РАБОЧЕЕ ЗАДАНИЕ A
Ответьте по приведенному ниже фрагменту документа на три вопроса:
(i) Кем и в каком году была основана Киево-могилянская коллегия?
(ii) Какую пьесу собственного сочинения поставил Грегори?
(iii) Какие стихотворные сборники выпустил Симеон Полоцкий?
+ + + + + + +
Теперь в моде было иное: переводная и псевдопереводная литература, что пришла на Русь вместе с книгопечатаньем. "Повесть о Бове королевиче" или "О Петре Златых ключей". А поэзия... Через Польшу, через Киевскую лавру, вместе с театром и иными причудами пришел к нам латинский неудобоваримый стих. В ХVI веке церковная мистерия, уже забытая на Западе и в Польше была достоянием лишь иезуитских коллегий, однако в Киево-могилянской (основана Петром Могилой в 1613 году) нашла благодатную почву. А там, вместе с будущими идеологами Раскола попала и на Москву. Был у нашей церкви когда-то свой театр ("Пещное действо") заимствованный из Византии. Но в Греко-Русской традиции и на Западе литургическая драма прошла различные пути (Х - ХVI вв). В ХVII веке эта поэзия вернулась к нам совершенно неузнаваемой, как плод западного ренессансного и просвещенческого уже искусства. Так и орган изобретен был в Византии, но ни в Константинополе, ни в Москве музыка Баха была бы не возможна. В 1672 году по распоряжению Тишайшего (а как раз накануне родился Петр Алесксеевич) лютеранским пастором Иоганом Готфридом Грегори "учиняется хоромина для комидийного действия". Грегори набрав актеров из местных немцев ставит пьесу собственного сочинения - "Артаксерксово действо". Впервые "русские" светские стихи зазвучали со сцены, правда, с немецким акцентом. Алексей Михайлович был в восторге. Поощренный Грегори, на скорую руку перевел с немецкого еще пять пьес. Впрочем, и переводил-то он не сам, а с помощью толмача посольского приказа Георга Гивнера (автографы Грегори написаны по-немецки). Взойдя на престол Федор Алексеевич (1676) хоромину закрыл, но не надолго... Поклонниками "комидий" стали царевна Софья и передовое боярство того времени, быстро переодевшееся в немецкое платье.

Вслед за Грегори явились драмы Симеона Полоцкого ("О блудном сыне", "О Новуходоносоре"), приглашенного из Полоцка (1664) в качестве воспитателя Федора Алексеевича. Полоцкий выпустил первые в России стихотворные сборники: "Рифмологион" и "Вертоград многоцветный" (1678). А в 1680-м напечатал Псалтирь в переложении силлабическими стихами. Помимо содержательного невосприятия силлабики на Руси была и чисто языковая препона: в польском, как и в латыни, ударение всегда на двух последних слогах, а в русском оно может быть где угодно. (В польском фольклоре это правило, правда, не соблюдается, но 700 лет католичества не прошли даром.)

Взялся за драмы, еще в бытность свою в Киеве, и Димитрий Ростовский (автор Четьи-минеи). Помимо средневековых мистерий Димитрий использует в своем творчестве духовные стихи, но опять же не русские, а западные (moralites). Шесть драм поставил он вместе со своими семинаристами, будучи митрополитом Ростовским...
+ + + + + + +
РАБОЧЕЕ ЗАДАНИЕ B
Оформите приведенный ниже перечень в виде таблицы Markdown со столбцами «Номер» и «Строка», пропустив пустые строки перечня.

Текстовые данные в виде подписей
+ + + + + + +
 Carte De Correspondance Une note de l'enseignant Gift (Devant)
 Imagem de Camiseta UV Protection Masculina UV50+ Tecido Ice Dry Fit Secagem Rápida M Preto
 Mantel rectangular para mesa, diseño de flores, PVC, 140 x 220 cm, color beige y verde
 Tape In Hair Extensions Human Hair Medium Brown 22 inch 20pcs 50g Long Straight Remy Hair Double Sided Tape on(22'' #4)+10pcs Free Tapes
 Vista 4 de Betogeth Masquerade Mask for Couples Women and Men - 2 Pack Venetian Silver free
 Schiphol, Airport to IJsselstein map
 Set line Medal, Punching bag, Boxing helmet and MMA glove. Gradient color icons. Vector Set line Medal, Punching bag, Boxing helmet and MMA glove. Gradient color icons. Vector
+ + + + + + +
РЕЗУЛЬТАТ ЗАДАНИЯ A
(i) Петром Могилой в 1613 году.
(ii) «Артаксерксово действо».
(iii) «Рифмологион» и «Вертоград многоцветный» (1678).

РЕЗУЛЬТАТ ЗАДАНИЯ B
| Номер | Строка |
|---|---|
| 1 |  Carte De Correspondance Une note de l'enseignant Gift (Devant) |
| 2 |  Imagem de Camiseta UV Protection Masculina UV50+ Tecido Ice Dry Fit Secagem Rápida M Preto |
| 3 |  Mantel rectangular para mesa, diseño de flores, PVC, 140 x 220 cm, color beige y verde |
| 4 |  Tape In Hair Extensions Human Hair Medium Brown 22 inch 20pcs 50g Long Straight Remy Hair Double Sided Tape on(22'' #4)+10pcs Free Tapes |
| 5 |  Vista 4 de Betogeth Masquerade Mask for Couples Women and Men - 2 Pack Venetian Silver free |
| 6 |  Schiphol, Airport to IJsselstein map |
| 7 |  Set line Medal, Punching bag, Boxing helmet and MMA glove. Gradient color icons. Vector Set line Medal, Punching bag, Boxing helmet and MMA glove. Gradient color icons. Vector |